## Data for this task
━━━━━━━━━━━━━━━━

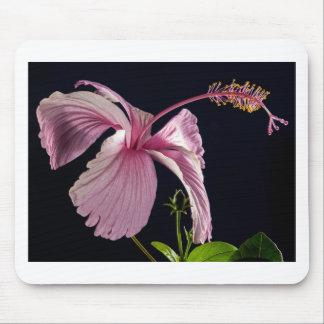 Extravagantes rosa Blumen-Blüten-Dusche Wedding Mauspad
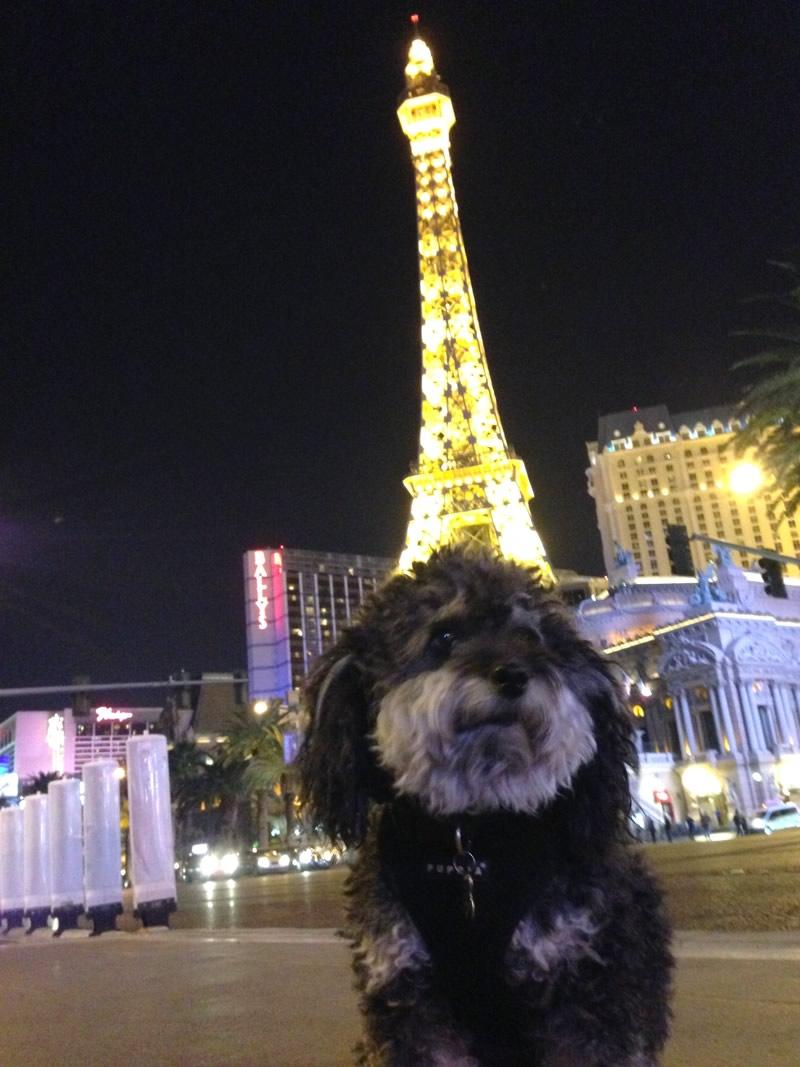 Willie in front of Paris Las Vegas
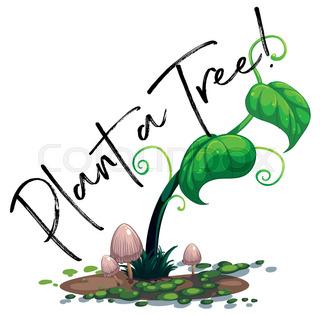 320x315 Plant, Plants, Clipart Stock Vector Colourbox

━━━━━━━━━━━━━━━━

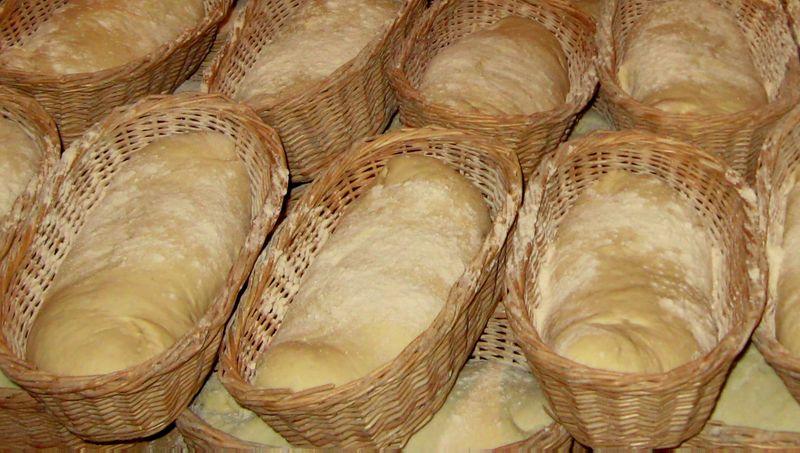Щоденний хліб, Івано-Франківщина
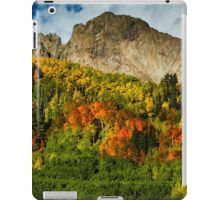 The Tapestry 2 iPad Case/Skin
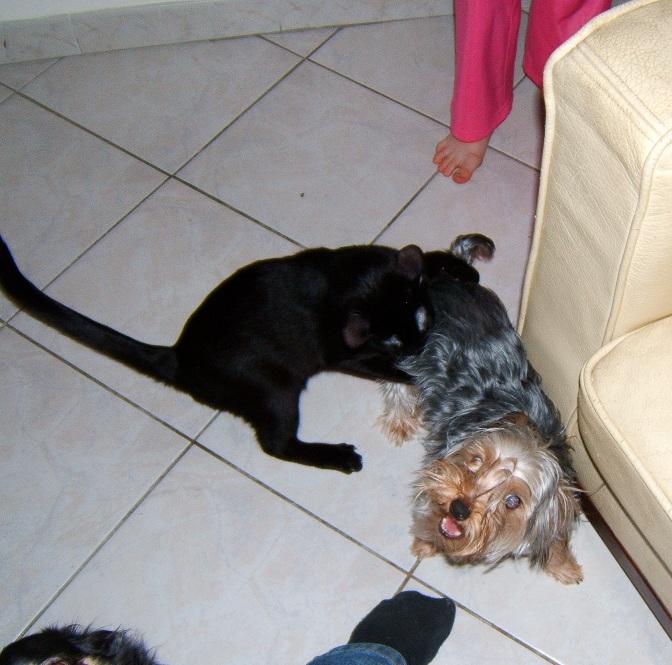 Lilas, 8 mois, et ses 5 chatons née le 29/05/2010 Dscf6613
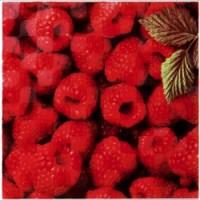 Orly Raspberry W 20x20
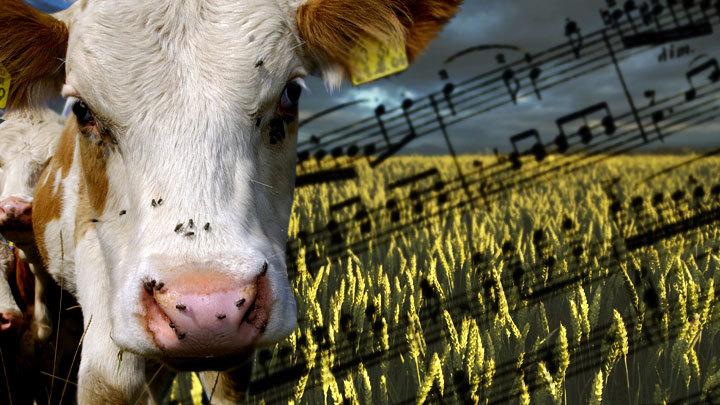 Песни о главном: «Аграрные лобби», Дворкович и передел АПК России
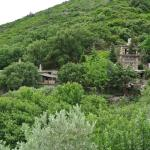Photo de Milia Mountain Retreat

━━━━━━━━━━━━━━━━

## Aim of the exercise
Within the entries above, give again exactly the lines starting at the one that contains "Extravagantes rosa Blumen-Blüten-Dusche" and ending at the one that contains "320x315 Plant, Plants, Clipart", leaving out the pictures.

## Task result
 Extravagantes rosa Blumen-Blüten-Dusche Wedding Mauspad
 Willie in front of Paris Las Vegas
 320x315 Plant, Plants, Clipart Stock Vector Colourbox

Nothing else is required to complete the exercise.